A method for forming a multilayer film containing magnesium fluoride (MgF2), serving as a low-refractive-index material, with a refractive index of 1.38 by a vacuum deposition process is commonly known as a method for forming an antireflection film on a glass lens.
To increase the strength of a MgF2 film, however, a base needs to be heated to a high temperature (for example, about 300° C.) during the vapor deposition. This restricts the use of the MgF2 film for a resin lens. Thus, SiO2, serving as a low-refractive-index material that need not be heated, with a refractive index of 1.45 is commonly used as an antireflection film for a resin lens. However, SiO2 has a higher refractive index than MgF2 and thus has insufficient antireflection performance, disadvantageously leading to the formation of a ghost image.

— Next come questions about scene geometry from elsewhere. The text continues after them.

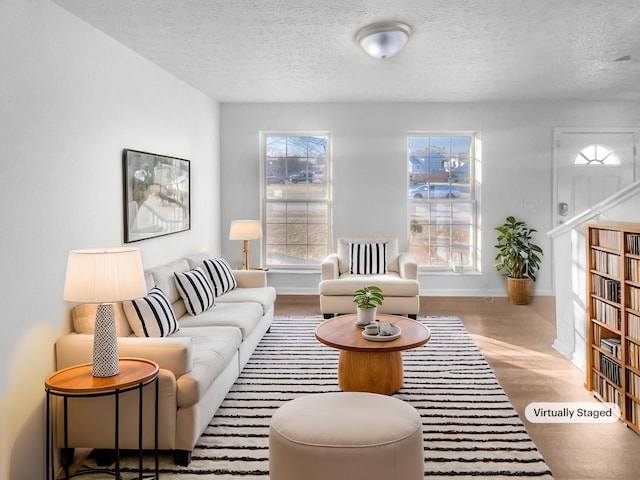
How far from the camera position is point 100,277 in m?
2.46

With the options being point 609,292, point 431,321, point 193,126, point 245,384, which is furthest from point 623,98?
point 245,384

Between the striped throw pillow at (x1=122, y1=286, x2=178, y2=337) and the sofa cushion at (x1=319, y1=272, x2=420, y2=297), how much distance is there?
2441 millimetres

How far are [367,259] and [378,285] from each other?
2.29 feet

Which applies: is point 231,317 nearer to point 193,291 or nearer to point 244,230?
point 193,291

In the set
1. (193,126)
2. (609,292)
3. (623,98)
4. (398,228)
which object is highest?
(623,98)

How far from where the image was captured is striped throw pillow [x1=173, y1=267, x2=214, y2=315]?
4.16m

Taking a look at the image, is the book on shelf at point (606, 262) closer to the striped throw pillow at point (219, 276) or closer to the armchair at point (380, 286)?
the armchair at point (380, 286)

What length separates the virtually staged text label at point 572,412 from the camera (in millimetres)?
3195

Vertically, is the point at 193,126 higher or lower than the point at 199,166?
higher

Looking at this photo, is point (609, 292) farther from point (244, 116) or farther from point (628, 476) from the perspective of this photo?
point (244, 116)

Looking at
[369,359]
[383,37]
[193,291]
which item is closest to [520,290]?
[369,359]

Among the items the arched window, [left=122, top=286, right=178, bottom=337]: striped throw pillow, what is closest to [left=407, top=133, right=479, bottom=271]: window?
the arched window

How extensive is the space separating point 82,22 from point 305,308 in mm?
3925

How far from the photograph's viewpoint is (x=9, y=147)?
8.22 ft
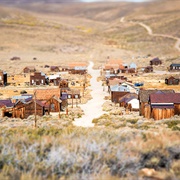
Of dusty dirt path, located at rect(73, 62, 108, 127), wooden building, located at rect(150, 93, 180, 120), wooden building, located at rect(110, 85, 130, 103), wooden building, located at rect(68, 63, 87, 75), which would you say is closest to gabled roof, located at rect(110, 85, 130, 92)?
wooden building, located at rect(110, 85, 130, 103)

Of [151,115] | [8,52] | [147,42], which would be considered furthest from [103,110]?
[147,42]

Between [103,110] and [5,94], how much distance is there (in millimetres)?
17076

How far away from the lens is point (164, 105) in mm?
25953

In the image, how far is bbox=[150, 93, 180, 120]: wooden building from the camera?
25.4 meters

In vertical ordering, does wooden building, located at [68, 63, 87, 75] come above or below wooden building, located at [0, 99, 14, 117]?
above

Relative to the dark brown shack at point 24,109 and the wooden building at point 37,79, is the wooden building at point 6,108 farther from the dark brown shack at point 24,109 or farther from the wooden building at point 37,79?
the wooden building at point 37,79

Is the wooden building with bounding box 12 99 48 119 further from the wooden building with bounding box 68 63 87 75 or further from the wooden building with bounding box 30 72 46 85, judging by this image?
the wooden building with bounding box 68 63 87 75

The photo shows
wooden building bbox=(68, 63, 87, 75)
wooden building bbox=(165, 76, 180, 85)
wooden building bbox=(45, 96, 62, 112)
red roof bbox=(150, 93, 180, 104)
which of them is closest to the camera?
red roof bbox=(150, 93, 180, 104)

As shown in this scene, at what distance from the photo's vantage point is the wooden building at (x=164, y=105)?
25359 mm

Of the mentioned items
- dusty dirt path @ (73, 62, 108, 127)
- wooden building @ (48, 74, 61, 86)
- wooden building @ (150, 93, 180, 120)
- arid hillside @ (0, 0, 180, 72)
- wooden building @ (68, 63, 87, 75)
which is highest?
arid hillside @ (0, 0, 180, 72)

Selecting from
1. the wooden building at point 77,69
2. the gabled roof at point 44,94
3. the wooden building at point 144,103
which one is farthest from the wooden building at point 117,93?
the wooden building at point 77,69

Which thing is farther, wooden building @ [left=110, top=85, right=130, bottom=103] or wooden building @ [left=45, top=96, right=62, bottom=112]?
wooden building @ [left=110, top=85, right=130, bottom=103]

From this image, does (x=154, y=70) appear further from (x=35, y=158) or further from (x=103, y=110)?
(x=35, y=158)

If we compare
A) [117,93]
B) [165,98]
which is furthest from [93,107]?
[165,98]
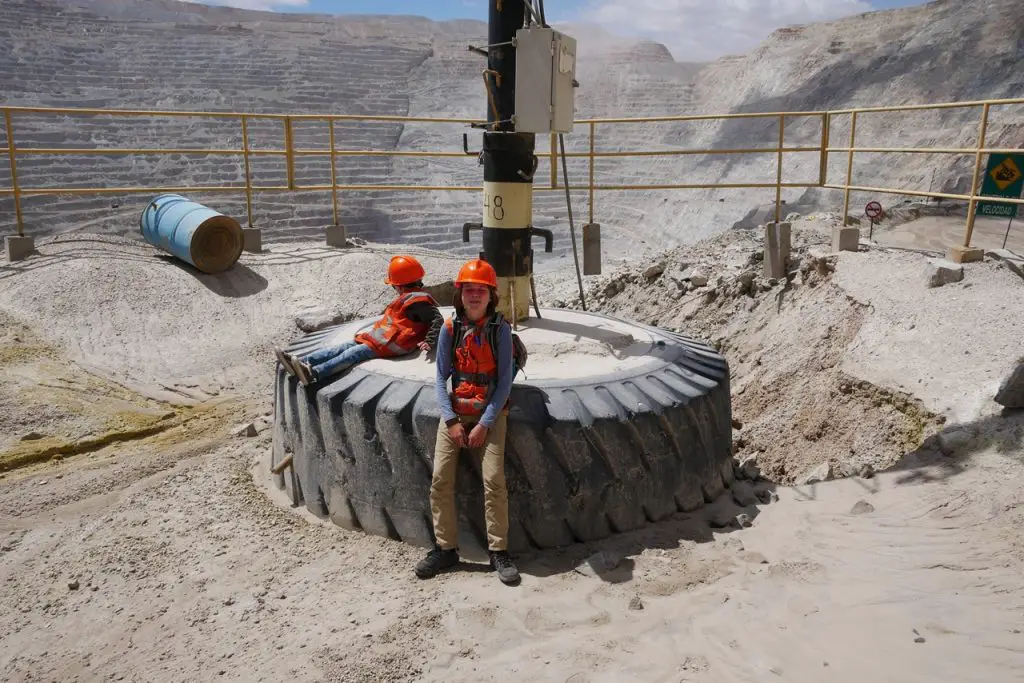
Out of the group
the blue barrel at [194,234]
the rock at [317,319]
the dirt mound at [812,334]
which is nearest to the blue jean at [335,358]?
the dirt mound at [812,334]

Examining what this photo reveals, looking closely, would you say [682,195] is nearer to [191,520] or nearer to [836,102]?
[836,102]

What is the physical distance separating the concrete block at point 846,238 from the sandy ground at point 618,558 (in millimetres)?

Japanese Patent Laid-Open No. 2002-202401 discloses a technique for enabling the use of a MgF2 film for a resin lens, the technique including forming a MgF2 film on a film composed of an oxide of zirconium (Zr) or an oxide of titanium (Ti) by heating to a low temperature or without heating, and forming a SiO2 film serving as the outermost layer.
However, the structure of the antireflection film disclosed in Japanese Patent Laid-Open No. 2002-202401 has the problem that an antireflection film on a lens base is cracked when exposed to a high-temperature environment (for example, 70° C.) because a MgF2 film has a high tensile stress.